Copy the material verbatim, starting at the line that contains "The image below" and ending at the line that contains "1044 millimetres", both included. Leave the pictures out of your copy.

-- START --

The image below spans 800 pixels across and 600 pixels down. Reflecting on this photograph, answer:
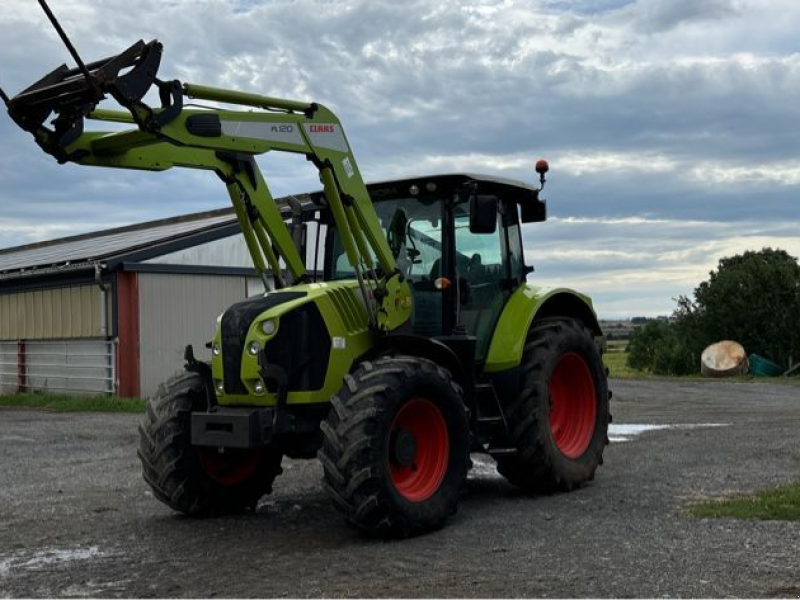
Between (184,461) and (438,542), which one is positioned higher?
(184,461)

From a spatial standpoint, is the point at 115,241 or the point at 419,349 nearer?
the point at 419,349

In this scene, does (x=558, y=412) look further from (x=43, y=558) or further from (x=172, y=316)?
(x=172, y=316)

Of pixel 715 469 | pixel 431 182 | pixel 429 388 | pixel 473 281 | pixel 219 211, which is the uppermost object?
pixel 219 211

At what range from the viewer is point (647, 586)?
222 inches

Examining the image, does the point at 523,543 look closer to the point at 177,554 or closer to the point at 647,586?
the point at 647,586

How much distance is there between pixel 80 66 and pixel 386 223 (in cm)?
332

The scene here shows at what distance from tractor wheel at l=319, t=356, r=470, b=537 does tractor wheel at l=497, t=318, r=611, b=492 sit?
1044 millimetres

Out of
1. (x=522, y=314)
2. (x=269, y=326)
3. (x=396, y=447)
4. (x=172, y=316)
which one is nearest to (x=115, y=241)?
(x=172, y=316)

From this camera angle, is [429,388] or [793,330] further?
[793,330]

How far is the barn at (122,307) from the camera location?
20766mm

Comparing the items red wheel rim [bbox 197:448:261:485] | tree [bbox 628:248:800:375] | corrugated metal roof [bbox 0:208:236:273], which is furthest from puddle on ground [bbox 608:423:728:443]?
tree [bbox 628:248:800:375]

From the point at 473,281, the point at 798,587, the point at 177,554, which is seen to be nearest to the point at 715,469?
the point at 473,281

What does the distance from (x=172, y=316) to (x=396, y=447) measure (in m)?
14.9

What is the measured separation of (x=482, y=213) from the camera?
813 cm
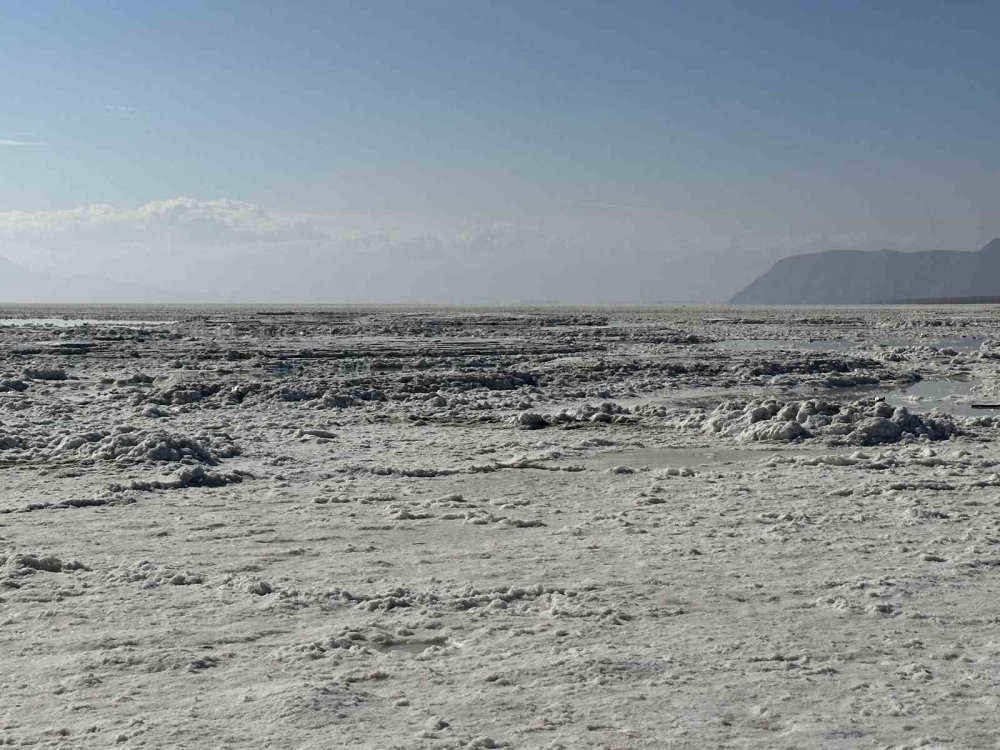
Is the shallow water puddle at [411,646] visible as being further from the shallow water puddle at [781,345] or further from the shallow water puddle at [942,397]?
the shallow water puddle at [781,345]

-- END --
-- START --

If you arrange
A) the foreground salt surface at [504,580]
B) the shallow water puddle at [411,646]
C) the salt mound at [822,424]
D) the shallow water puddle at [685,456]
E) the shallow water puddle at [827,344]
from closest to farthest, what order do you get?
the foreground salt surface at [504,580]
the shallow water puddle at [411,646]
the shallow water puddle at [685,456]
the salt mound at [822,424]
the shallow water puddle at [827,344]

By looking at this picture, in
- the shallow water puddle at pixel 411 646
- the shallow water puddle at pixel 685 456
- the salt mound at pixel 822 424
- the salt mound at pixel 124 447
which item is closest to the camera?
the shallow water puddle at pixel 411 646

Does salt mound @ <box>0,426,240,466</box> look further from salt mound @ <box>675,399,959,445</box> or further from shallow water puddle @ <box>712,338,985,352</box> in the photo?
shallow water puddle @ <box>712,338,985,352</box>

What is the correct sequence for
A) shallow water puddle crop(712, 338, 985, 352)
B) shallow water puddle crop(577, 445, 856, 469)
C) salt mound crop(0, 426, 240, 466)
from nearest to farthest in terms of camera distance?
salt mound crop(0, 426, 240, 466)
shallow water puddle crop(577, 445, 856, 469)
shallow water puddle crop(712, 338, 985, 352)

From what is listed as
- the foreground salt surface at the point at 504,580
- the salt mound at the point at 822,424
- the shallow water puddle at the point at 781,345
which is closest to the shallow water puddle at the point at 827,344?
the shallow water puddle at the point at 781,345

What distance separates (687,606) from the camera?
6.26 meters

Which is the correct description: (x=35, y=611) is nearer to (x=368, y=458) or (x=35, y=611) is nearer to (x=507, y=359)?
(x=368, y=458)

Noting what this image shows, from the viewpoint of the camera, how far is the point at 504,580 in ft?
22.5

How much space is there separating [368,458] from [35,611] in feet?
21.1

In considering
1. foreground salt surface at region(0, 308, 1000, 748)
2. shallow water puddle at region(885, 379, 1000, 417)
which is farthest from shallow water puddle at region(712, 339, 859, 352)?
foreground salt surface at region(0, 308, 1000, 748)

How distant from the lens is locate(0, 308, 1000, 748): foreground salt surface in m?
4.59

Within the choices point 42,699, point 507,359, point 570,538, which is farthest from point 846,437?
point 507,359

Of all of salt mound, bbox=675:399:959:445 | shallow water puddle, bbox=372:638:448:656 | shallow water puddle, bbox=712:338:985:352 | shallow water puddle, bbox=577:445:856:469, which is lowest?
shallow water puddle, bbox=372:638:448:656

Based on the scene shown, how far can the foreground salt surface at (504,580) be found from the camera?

-- END --
-- START --

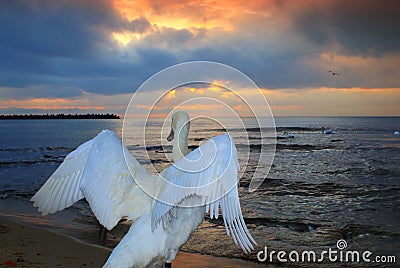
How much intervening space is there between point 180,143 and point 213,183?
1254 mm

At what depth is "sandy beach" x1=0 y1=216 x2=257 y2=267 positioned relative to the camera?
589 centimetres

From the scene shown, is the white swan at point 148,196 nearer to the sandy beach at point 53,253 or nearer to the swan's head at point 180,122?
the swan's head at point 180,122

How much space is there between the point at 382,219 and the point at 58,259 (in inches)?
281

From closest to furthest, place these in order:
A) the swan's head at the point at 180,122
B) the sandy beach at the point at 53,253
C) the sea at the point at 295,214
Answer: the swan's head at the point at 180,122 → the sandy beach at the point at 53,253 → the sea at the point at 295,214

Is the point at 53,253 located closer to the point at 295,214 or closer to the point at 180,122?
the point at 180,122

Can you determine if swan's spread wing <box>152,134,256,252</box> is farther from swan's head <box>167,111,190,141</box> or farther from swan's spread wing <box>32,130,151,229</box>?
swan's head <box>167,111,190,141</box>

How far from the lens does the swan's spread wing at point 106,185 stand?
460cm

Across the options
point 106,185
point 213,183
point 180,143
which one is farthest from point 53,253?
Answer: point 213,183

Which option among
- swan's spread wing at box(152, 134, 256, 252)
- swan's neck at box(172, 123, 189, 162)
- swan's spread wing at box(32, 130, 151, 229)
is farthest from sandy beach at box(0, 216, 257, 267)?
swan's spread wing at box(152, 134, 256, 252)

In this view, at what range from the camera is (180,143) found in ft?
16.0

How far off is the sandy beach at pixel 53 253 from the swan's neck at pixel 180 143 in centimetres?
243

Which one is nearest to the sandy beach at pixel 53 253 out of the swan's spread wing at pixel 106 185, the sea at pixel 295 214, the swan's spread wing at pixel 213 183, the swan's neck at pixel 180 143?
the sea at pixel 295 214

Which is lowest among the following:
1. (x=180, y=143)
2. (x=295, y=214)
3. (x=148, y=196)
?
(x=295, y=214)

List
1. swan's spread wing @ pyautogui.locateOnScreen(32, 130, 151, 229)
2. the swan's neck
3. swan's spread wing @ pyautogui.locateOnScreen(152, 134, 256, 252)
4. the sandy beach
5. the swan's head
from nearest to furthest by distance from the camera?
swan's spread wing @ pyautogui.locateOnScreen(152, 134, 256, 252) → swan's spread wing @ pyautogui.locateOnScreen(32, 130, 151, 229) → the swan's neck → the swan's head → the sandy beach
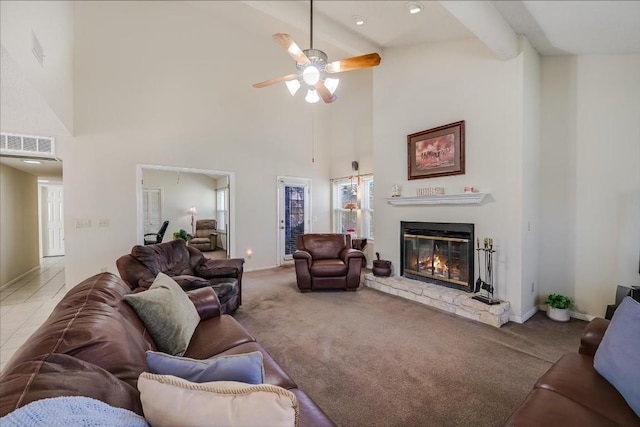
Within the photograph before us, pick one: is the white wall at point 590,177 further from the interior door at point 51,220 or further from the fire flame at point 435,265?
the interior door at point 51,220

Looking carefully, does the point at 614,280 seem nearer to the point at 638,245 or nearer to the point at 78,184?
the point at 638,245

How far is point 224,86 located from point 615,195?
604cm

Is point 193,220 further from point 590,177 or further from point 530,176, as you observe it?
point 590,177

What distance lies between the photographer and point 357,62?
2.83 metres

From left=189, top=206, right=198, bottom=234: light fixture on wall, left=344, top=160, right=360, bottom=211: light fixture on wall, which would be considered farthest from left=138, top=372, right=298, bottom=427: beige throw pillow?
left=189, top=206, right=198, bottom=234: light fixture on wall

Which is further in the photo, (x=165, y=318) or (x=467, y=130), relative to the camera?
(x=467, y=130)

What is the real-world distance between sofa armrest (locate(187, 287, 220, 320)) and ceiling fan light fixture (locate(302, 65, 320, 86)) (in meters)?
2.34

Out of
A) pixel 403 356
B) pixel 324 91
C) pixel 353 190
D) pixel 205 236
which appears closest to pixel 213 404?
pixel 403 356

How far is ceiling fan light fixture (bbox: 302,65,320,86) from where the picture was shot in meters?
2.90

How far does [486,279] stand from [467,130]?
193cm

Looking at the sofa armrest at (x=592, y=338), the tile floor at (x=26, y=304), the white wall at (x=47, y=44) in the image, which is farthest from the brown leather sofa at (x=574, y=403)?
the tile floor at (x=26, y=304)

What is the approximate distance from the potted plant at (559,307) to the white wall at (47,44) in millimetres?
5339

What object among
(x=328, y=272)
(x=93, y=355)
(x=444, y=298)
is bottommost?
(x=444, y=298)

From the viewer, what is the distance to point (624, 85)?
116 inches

-- END --

[Output of the task]
The image below spans 800 pixels across and 600 pixels down. Reflecting on this photograph, answer:
Between (184,461) and (438,542), which one is positioned higher?
(184,461)

From a spatial standpoint, is the point at 115,241 or the point at 419,349 nearer?
the point at 419,349

In this scene, does (x=558, y=412) look further from (x=43, y=558) or further from (x=172, y=316)?
(x=172, y=316)

Of pixel 715 469 | pixel 431 182 | pixel 429 388 | pixel 473 281 | pixel 219 211, which is the uppermost object?
pixel 219 211

At what range from the viewer is point (647, 586)?
222 inches

Examining the image, does the point at 523,543 look closer to the point at 177,554 or closer to the point at 647,586?
the point at 647,586

How much distance is there between pixel 80 66 and pixel 386 223 (in cm)?
332

The scene here shows at what distance from tractor wheel at l=319, t=356, r=470, b=537 does tractor wheel at l=497, t=318, r=611, b=492 sit?
1044 millimetres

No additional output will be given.